April 10, 2000
The County is mandated by law to provide housing for felons and county misdemeanants. The County also contracts with most cities within the county to house city misdemeanants. The jail population increases as county population increases and as new laws and stricter penalties are adopted, Sims said.
Criminal justice spending currently consumes more than 63 percent of King County's general fund budget. Without significant intervention, that figure will continue to increase, due to increasing demands on criminal justice agencies.
Sims last year convened the Swift and Certain Justice Team of law, public safety, adult detention, and the courts to review criminal justice efficiencies.

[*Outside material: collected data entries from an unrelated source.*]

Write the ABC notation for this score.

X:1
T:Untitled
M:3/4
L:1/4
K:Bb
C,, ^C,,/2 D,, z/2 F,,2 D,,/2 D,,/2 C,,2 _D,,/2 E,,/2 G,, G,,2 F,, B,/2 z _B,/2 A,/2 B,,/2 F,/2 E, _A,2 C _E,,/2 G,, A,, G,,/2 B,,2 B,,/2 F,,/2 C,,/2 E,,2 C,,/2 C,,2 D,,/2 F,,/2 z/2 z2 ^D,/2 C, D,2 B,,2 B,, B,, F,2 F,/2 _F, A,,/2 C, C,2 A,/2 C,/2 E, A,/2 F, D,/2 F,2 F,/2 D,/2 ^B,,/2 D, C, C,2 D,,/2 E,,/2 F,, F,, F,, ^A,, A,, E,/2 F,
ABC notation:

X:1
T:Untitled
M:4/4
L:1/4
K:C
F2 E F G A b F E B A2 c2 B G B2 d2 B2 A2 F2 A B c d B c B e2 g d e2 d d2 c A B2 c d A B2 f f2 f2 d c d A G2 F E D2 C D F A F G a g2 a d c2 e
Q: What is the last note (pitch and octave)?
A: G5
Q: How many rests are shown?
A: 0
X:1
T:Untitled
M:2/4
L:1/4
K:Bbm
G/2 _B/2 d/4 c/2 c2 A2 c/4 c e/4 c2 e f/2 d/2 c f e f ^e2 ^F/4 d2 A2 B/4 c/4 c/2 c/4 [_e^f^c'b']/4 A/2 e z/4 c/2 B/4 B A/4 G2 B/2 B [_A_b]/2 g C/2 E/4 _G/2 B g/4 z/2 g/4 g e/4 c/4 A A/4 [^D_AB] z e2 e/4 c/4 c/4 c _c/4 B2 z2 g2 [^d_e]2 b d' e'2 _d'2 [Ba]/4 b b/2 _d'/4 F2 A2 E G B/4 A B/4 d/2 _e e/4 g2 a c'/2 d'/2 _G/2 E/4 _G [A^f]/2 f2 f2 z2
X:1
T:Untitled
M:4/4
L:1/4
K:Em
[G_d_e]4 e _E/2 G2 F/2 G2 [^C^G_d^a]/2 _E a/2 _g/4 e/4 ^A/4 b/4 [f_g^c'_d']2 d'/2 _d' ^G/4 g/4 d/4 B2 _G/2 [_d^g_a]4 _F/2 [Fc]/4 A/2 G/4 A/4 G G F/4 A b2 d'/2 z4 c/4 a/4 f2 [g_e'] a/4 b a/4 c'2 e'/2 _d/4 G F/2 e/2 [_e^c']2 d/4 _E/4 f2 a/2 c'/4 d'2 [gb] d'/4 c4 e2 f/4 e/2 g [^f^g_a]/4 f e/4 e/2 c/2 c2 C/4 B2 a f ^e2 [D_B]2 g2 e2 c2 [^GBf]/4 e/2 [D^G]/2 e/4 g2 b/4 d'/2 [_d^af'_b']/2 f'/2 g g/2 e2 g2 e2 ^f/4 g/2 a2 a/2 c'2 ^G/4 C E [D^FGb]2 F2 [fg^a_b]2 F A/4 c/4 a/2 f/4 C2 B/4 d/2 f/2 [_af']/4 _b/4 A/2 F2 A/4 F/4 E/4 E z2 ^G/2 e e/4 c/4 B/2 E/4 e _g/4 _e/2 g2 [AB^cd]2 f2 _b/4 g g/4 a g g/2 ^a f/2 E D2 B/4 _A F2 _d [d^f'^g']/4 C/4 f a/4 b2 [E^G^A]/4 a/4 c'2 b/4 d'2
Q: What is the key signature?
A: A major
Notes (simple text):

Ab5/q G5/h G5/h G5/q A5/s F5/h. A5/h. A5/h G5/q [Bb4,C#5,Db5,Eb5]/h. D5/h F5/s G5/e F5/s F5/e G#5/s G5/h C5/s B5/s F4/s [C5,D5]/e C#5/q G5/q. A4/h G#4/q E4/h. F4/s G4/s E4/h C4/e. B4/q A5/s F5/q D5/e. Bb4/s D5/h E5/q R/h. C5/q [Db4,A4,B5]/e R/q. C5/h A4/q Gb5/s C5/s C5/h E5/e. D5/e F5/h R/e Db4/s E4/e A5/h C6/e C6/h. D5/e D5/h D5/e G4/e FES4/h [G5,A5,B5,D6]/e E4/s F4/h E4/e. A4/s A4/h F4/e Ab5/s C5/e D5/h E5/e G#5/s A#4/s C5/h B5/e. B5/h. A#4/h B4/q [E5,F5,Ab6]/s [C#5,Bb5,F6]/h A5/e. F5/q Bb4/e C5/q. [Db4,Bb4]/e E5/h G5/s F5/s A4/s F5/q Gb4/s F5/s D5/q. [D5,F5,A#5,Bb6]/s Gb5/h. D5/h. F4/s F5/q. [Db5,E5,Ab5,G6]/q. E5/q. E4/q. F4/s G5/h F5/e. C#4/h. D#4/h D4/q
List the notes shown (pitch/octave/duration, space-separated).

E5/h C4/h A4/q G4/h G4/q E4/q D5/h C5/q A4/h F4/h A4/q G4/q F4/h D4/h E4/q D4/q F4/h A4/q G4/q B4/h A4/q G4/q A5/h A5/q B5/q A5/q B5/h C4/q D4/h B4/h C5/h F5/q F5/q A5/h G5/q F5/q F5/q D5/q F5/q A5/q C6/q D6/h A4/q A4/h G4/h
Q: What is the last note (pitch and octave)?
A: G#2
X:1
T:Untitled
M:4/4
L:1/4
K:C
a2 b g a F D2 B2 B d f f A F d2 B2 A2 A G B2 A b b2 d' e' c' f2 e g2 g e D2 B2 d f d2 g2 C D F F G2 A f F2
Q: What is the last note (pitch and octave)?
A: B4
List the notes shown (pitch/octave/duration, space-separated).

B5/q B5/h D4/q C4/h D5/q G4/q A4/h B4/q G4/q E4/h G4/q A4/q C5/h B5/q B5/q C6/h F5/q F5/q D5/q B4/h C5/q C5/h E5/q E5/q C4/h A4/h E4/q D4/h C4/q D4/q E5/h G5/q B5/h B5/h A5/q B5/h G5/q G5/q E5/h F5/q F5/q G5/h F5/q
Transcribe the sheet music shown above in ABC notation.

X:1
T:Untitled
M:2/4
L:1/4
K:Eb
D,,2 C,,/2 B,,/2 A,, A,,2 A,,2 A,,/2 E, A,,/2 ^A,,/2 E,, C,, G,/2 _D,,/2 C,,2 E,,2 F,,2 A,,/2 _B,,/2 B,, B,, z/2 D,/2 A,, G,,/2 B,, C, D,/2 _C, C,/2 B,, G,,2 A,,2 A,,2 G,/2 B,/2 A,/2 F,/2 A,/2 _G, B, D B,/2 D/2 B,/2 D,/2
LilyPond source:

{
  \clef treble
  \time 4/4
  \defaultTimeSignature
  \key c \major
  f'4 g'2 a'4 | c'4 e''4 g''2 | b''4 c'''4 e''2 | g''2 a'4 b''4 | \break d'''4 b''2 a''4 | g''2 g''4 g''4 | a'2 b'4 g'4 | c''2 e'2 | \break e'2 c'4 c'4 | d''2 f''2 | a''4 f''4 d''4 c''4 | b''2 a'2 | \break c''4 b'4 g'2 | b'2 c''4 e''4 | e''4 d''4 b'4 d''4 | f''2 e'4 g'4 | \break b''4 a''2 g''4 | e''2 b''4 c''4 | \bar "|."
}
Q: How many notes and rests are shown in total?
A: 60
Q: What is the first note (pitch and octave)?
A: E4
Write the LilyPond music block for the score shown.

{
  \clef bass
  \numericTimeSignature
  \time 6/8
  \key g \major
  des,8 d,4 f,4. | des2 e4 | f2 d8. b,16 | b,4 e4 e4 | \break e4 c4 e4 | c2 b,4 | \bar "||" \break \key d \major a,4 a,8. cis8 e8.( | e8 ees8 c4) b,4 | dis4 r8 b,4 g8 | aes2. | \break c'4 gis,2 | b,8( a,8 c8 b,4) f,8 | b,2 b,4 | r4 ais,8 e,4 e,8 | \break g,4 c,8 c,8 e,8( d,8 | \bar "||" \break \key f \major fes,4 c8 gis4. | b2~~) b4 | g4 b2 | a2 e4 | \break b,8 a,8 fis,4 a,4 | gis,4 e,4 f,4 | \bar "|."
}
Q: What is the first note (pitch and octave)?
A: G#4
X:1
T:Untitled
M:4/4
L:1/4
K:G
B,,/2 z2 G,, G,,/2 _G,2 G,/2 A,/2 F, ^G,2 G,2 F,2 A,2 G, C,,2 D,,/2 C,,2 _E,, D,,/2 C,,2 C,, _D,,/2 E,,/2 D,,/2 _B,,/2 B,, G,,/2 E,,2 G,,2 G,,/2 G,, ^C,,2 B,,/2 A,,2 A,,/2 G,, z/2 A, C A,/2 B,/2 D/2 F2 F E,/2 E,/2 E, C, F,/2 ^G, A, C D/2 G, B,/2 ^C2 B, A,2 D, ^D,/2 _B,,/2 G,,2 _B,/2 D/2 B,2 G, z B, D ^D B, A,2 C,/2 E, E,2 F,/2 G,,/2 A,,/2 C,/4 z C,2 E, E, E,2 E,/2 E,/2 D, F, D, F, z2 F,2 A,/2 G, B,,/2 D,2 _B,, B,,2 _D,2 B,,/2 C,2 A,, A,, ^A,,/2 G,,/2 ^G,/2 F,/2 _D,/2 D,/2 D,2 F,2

He said that a review of new laws and penalties, combined with alternative treatment and possible pricing incentives to limit jail stays are key steps toward reducing inmate populations.
Sims' proposed Adult Justice Operating Master Planning process will examine a wide range of alternative sanctions and methods of supervision, and community-based treatment programs, as alternatives to jailing offenders who pose little or no risk to public safety.
"Policies of the courts and law enforcement greatly affect the daily population of felony and misdemeanant defendants and offenders whose offenses are prosecuted under State statutes and County and city criminal ordinances," said Sims. "We are committed to working closely with officials whose codes, policies, and practices impact this population's growth.
"I am confident our analyses and planning will demonstrate that system efficiencies--as well as development, expansion, and readaptation of lower cost community alternatives--will prevent the need to expand jail bed capacity."
The approval for conducting an operational master plan study was made last year, and the Council requested a detailed outline of how the plan will be prepared. King County Councilmember Greg Nickels, chair of the Council's Law, Justice and Human Services Committee that will review the work plan and the products that result from it, said the effort "represents an intensive, collaborative, deliberative, objective, and rational process to assess and improve the Adult Justice System. We look forward to reviewing the work plan and working with the Executive. I believe that we can provide safe communities in King County using existing resources and prevention measures, not just by building more jails."
The draft work plan will also be reviewed by criminal justice agencies throughout King County, by Seattle and suburban city officials, community advocacy groups, and non-governmental social service and treatment providers. The last justice operational master plan was completed in 1990. It resulted in a decision to construct the Regional Justice Center, now located in Kent.